• **SHORT EXERCISE A**:
List every person named in the History section of the school profile below.

Begin PAGE EXTRACT

Location
- Sitio Lambak, Barangay San Juan Taytay, Rizal Philippines
- Coordinates: 14°32′49″N 121°07′30″E﻿ / ﻿14.54684°N 121.12513°E

Information
- Type: Public
- Established: 2006
- Principal: Virgilio P. Ramos (2015-Present)
- Grades: 7 to 12
- Language: English and Filipino
- Color: Blue White
- Newspaper: "The Technopark"; "Ang Lambak"
- Hymn: MISMNHS Hymn

= Manuel I. Santos Memorial National High School =

Public high school in Rizal, Philippines

Manuel I. Santos Integrated School (formerly known as Manuel I. Santos Memorial National High School) is a public secondary school in Sitio Lambak, San Juan, Taytay, Rizal, Philippines. It was formerly an annex building of Taytay National High School and now an independent public secondary school. The school is named after Manuel Ignacio Santos who was then served as Municipal Mayor of Taytay (1946–1947), (1952–1960) and (1980–1981).

==History==
Manuel I. Santos Integrated School was founded in 2000 as Taytay National High School - Manggahan Floodway Extension. It was located along the riverside at San Juan, Floodway, Taytay, Rizal.

In its first school year (2002–2003), the school was under the supervision of Mrs. Cynthia M. Cruz, as principal and Mrs. Mercidita L. Cu, as Teacher In-Charge. During that time, the school had only one unit building occupied by first year and second year students, while only ten dedicated teachers were serving the school. Due to rapid increase in the number of enrollees, another one-unit building with four classrooms was built to accommodate the students and staff. Under Cruz, with the support of the local government, stakeholders and teachers, continuous improvements and repairs of available school facilities were initiated.

In July 2003, Cruz, lobbied the initial separation of TNHS – MFE from its mother school. With the support and assistance of Mayor June V. Zapanta and PTCA officers, she made a proposal to Governor Casimiro M. Ynares regarding their desire to make the school an independent institution. The approval of the said request was denied until the end of 2003.

End PAGE EXTRACT
Begin MATERIAL FOR THE TASK

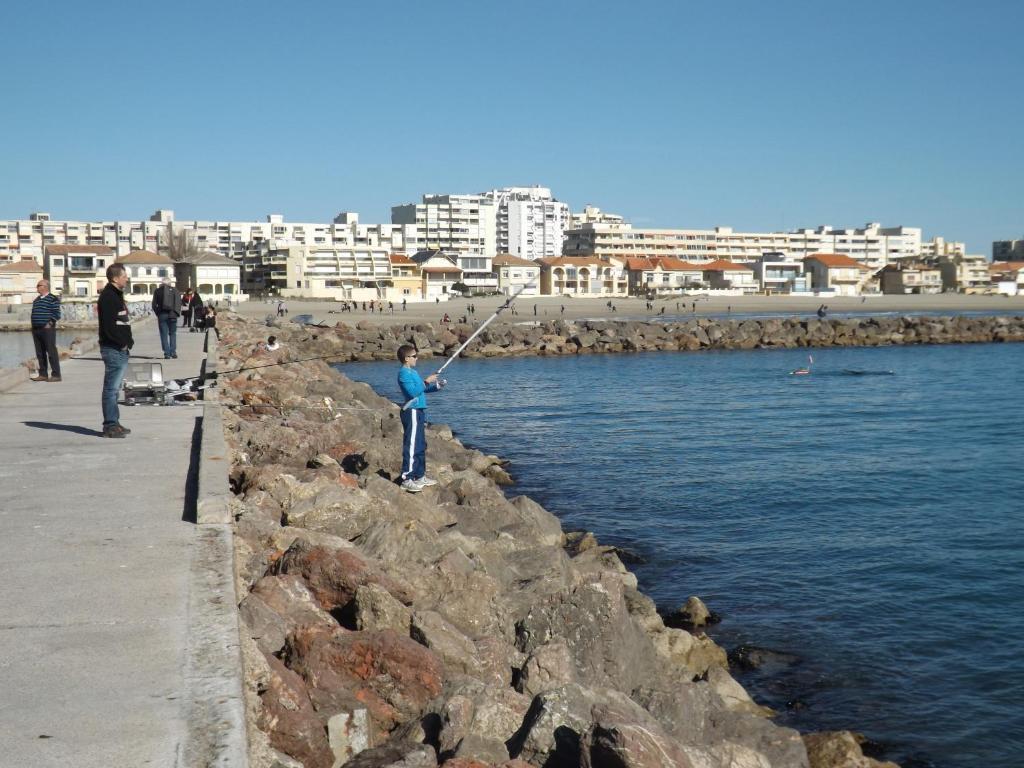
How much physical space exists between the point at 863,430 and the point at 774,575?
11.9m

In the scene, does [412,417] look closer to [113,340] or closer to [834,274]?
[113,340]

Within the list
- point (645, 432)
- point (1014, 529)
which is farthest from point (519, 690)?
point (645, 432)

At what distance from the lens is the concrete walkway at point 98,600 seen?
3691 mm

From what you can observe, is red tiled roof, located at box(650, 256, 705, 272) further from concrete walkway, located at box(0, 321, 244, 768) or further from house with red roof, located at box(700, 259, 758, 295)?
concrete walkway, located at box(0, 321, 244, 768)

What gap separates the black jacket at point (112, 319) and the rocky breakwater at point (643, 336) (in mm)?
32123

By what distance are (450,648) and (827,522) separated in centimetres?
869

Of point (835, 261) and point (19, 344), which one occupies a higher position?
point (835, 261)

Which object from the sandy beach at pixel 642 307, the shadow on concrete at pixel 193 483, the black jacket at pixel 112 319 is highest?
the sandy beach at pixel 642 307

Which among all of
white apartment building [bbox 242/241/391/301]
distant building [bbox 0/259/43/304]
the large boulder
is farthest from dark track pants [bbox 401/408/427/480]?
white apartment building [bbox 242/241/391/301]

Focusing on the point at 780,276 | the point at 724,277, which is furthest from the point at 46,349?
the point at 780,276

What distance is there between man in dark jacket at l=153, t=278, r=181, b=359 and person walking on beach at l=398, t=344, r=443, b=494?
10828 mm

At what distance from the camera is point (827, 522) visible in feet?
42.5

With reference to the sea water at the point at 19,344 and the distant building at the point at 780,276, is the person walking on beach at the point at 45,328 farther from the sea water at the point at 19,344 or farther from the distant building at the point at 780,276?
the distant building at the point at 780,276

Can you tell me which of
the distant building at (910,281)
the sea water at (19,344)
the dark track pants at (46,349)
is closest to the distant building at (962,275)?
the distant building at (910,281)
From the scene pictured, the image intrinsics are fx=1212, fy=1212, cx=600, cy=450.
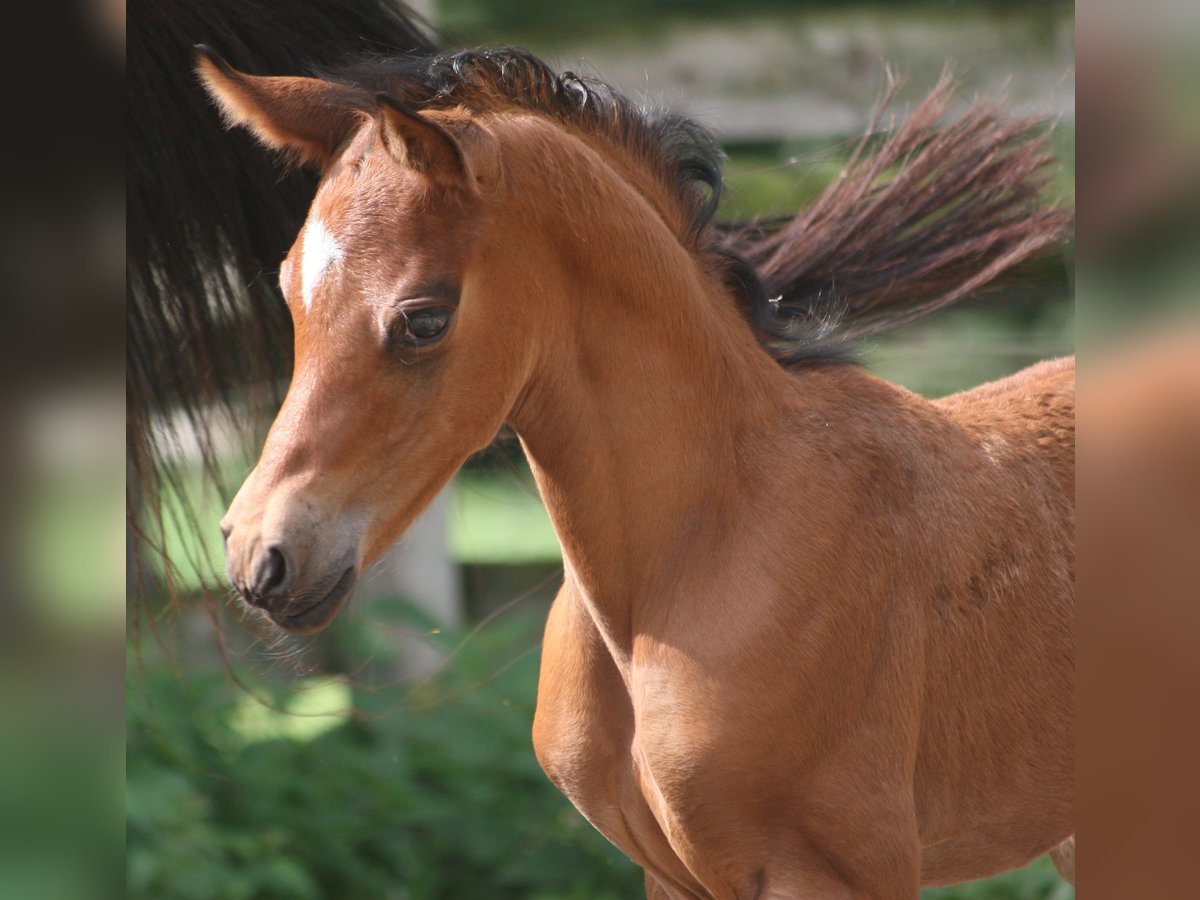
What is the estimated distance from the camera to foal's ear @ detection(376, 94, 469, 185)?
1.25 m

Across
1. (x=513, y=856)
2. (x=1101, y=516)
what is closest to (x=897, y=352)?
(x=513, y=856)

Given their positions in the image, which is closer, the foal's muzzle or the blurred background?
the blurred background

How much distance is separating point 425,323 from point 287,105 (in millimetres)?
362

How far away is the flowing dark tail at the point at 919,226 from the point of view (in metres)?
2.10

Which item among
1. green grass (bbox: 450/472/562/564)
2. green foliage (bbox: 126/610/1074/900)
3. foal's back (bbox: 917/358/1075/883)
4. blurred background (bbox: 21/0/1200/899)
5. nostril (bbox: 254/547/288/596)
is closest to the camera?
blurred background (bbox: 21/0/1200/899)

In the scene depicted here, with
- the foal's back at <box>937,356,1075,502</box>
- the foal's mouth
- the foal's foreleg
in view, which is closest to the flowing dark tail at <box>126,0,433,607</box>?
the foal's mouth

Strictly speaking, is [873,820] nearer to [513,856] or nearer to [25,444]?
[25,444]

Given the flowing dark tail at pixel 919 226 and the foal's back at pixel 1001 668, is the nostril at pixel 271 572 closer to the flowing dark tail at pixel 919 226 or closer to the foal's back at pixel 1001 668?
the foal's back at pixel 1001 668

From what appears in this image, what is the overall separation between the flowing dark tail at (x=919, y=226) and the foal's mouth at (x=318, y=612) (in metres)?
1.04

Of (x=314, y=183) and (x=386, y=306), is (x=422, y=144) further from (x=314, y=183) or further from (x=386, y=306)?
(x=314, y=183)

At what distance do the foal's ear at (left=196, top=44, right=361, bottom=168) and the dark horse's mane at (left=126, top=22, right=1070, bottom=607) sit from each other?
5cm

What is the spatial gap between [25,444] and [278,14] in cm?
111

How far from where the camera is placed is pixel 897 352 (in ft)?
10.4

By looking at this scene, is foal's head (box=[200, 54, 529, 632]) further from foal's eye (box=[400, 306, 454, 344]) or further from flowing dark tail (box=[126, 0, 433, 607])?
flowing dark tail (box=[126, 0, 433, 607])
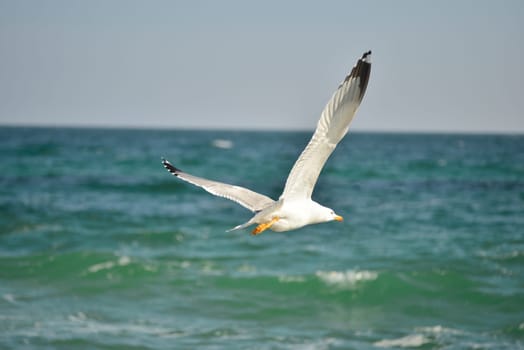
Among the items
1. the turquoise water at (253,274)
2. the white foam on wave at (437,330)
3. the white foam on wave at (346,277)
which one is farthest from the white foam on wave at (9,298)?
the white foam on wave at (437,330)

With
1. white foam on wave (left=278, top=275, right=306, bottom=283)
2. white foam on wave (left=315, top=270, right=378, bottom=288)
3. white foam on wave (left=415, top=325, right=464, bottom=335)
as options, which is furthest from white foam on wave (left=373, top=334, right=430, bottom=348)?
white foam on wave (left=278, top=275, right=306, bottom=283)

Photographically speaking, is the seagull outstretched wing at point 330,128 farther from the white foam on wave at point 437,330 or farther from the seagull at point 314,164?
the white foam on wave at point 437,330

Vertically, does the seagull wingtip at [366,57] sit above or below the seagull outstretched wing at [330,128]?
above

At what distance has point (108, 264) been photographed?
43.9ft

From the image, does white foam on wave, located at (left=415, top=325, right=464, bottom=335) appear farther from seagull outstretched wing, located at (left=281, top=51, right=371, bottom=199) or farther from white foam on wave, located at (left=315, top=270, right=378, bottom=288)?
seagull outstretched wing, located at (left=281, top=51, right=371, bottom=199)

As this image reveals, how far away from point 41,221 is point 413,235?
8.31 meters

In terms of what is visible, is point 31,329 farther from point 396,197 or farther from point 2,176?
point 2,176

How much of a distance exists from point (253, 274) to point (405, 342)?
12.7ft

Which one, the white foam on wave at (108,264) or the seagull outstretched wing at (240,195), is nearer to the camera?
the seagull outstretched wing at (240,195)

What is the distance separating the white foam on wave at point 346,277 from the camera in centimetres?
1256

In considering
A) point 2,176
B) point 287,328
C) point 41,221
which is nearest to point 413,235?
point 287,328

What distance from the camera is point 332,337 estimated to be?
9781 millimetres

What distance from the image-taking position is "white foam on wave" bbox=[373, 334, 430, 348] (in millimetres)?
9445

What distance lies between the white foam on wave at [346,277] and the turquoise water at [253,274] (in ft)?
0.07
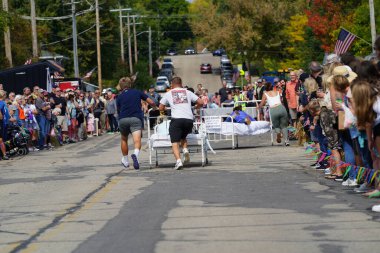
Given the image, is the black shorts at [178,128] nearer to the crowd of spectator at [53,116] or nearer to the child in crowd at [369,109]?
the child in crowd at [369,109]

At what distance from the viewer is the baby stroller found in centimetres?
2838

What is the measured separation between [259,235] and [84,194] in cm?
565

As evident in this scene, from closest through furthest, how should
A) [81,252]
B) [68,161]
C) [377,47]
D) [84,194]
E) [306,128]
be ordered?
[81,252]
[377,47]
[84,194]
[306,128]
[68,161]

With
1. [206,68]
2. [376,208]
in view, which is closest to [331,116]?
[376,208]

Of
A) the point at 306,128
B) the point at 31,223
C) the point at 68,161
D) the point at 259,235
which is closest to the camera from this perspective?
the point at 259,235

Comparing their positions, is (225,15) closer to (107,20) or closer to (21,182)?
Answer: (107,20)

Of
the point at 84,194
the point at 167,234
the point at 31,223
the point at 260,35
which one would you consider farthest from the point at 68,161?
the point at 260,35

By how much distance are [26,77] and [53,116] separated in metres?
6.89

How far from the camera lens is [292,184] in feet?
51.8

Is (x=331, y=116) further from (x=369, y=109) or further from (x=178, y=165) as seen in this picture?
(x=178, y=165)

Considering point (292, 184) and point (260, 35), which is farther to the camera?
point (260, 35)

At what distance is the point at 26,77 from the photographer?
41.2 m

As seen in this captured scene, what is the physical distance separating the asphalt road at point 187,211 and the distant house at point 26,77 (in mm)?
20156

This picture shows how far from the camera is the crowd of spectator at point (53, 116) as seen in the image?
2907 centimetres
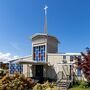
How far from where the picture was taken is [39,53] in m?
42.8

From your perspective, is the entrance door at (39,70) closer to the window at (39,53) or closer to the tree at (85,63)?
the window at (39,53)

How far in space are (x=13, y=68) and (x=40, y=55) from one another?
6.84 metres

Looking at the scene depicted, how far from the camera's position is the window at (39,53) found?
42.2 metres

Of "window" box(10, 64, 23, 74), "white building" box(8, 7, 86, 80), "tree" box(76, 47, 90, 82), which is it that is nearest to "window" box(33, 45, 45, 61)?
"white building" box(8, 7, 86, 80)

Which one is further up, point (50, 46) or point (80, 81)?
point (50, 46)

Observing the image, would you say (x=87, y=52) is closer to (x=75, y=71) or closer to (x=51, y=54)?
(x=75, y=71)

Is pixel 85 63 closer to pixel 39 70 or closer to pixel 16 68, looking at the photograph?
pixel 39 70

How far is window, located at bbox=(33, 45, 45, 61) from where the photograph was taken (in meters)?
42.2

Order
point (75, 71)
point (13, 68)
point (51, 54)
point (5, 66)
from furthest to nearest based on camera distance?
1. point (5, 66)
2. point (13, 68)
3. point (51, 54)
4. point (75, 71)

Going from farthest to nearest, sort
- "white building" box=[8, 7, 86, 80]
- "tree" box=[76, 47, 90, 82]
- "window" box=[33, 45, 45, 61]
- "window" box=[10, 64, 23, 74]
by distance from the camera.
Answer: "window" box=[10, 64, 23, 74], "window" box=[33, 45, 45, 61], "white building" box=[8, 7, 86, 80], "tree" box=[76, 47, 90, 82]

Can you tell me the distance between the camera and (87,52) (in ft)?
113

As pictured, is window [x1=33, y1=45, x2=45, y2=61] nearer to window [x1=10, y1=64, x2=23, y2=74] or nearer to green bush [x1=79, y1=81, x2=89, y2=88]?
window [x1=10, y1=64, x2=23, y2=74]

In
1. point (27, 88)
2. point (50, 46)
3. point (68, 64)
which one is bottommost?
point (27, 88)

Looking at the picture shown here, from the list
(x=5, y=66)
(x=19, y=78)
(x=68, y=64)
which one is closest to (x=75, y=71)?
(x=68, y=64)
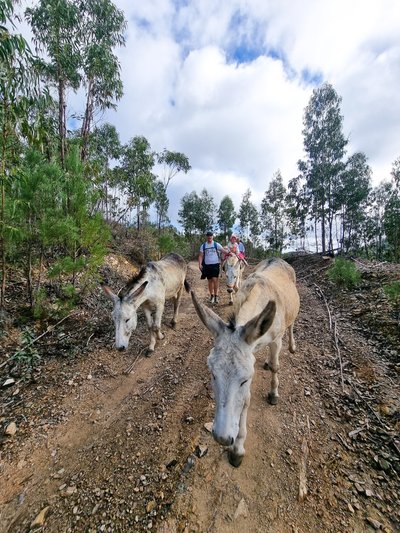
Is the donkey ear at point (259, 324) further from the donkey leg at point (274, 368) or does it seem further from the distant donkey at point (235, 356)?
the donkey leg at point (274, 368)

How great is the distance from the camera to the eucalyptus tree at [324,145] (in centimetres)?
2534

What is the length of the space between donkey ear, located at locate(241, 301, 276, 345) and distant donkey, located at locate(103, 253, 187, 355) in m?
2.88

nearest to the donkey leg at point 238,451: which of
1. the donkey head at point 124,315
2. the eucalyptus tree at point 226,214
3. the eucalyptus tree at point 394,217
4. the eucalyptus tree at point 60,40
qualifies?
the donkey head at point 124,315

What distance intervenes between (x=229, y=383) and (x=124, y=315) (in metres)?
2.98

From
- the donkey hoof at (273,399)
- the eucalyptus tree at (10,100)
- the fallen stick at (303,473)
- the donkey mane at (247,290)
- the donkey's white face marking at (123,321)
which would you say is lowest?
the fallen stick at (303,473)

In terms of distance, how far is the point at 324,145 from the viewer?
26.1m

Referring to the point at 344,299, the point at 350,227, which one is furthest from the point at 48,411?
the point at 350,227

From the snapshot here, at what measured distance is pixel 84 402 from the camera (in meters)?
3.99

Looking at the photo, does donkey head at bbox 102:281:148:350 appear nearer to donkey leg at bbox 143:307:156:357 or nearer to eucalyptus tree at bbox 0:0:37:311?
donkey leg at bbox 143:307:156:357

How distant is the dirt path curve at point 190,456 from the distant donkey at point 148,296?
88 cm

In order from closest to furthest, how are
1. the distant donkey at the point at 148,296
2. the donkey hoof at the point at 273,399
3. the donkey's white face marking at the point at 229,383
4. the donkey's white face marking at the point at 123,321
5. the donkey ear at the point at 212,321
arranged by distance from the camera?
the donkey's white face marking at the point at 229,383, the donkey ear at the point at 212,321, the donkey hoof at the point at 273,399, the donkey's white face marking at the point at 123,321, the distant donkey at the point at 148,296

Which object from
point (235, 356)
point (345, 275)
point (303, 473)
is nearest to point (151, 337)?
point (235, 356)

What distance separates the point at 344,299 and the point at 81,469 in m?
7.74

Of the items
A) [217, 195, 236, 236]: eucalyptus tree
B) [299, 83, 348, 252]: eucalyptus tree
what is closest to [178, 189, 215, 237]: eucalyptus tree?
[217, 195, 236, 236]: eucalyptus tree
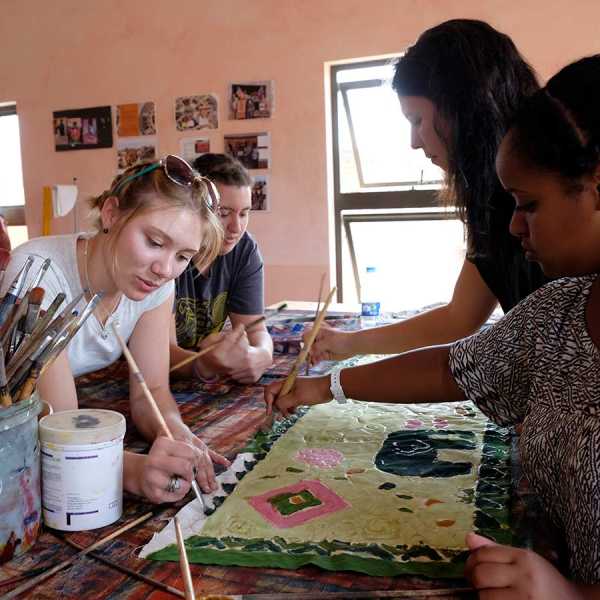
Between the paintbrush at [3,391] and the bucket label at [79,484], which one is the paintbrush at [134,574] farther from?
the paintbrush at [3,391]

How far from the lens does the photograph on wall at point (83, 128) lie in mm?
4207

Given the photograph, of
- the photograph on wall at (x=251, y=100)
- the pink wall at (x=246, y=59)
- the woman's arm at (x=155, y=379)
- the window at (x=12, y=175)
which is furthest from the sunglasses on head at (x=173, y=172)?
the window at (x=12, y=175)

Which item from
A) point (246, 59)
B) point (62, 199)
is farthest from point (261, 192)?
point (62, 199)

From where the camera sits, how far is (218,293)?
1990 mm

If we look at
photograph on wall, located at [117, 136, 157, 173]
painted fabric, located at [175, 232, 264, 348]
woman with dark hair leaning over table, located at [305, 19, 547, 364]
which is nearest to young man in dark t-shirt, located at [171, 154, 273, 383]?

End MATERIAL FOR THE TASK

• **SHORT EXERCISE B**:
Count the lines of the records above that contain the word "physical". Give only the number.

• **EXERCISE ANSWER A**:
Cynthia M. Cruz, Mercidita L. Cu, June V. Zapanta, Casimiro M. Ynares

• **EXERCISE ANSWER B**:
2